** Provided text follows **

After reading each vignette, participants are asked to decide whether or not the character should help needy others (“What should Lisa/Mike do?”) and directed to choose an answer (a) “Lisa/Mike should take the food,” (b) “Not sure,” (c) “Lisa/Mike should stay home.” After choosing what the character should do, participants are asked to rate the importance of each reasoning items when making a moral decision. These reasoning items taps into five subscales and indicate five types of moral reasoning: hedonistic (i.e., reasoning to consider one’s own needs; e.g., “It depends if Lisa/Mike thinks she/he will get some help from the town’s people in the future”), needs-oriented (i.e., reasoning to consider other’s need; e.g., “It depends on whether the people in the flooded town would get sick or not”), approval-oriented (i.e., reasoning to receive other’s approval; e.g., “It depends on whether Lisa’s/Mike’s parents and friends would approve or disapprove of what she/he does), stereotypic (i.e., reasoning to follow societal norms or expected behaviors’ e.g., “It depends on whether Lisa/Mike thinks it would be mean not to help”), and internalized (i.e., reasoning according to already held moral beliefs and principles; e.g., “It depends on whether Lisa/Mike would feel bad if the people in the town got sick”).

** End of Provided text **

§ **Your instructions**
Could you carry on the passage about the moral reasoning vignettes from the point where it stops? The material after this point comes from an unrelated source.

** Data follows **

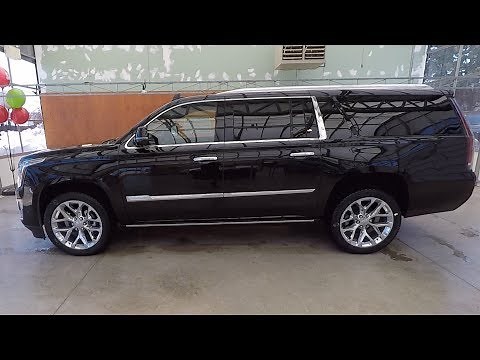 2018 Cadillac Escalade ESV Platinum - BLACK RAVEN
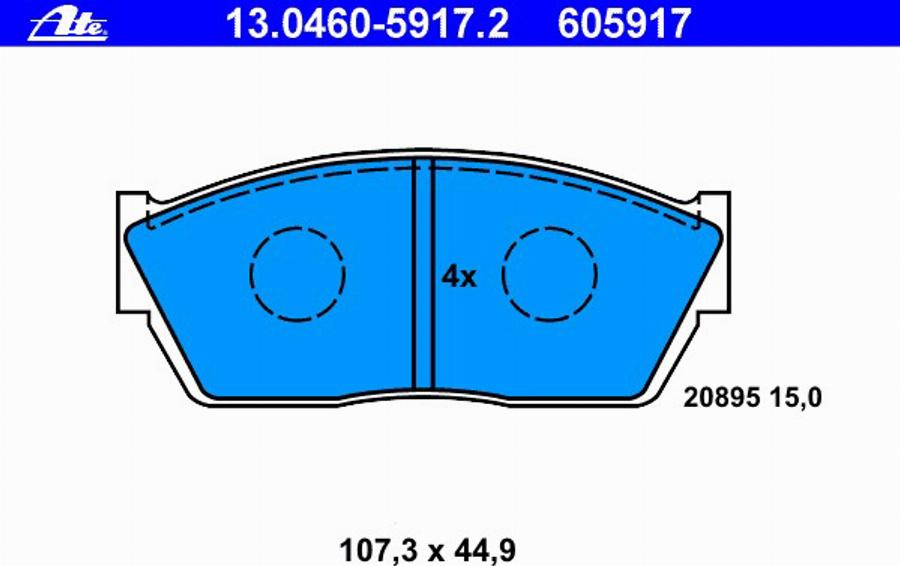 ATE 13.0460-5917.2 - Jarrupala, levyjarru inparts.fi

** End of Data **

§ **Response area**
In the Turkish sample, participants rated the importance of 5 reasoning items on a 5-point scale (1 = Not at all, 5 = Greatly) under each vignette. In the Filipino sample, participants rated the importance of 8 reasoning items on a 7-point scale (1 = Not at all, 7 = Greatly) under each vignette. First, Turkish and Filipino versions of the PROM were compared, and the same 5 reasoning items were selected to use in the current analysis. Second, a 5-point scale was converted to a 7-point scale by multiplying each value by 1.5 and subtracting .5 (IBM Support, 2018).
As outlined by Carlo et al (1992), we used the standard weighted scoring procedure to calculate the composite score of the PROM. First, we calculated the frequency of moral reasoning by summing raw scores. Second, we summed all frequency scores to calculate a total frequency score. Third, we computed proportional scores by dividing each frequency scores by the total frequency score. Fourth, we summed the proportional score of hedonistic and approval-oriented multiplied by 1, stereotypic and needs-oriented multiplied by 2, and internalized multiplied by 3 to calculate the composite score of the PROM (see Carlo et al., 1992 for scoring details). The weighted PROM composite score indicates an overall measure of the relative preference for higher levels of prosocial moral reasoning over the lower levels of reasoning. In the present study, the Cronbach’s alphas were .78 for the Filipino sample and .73 for the Turkish sample. The PROM has been used in the Filipino and Turkish samples before and showed good validity and reliability (see Kumru et al., 2002, 2012).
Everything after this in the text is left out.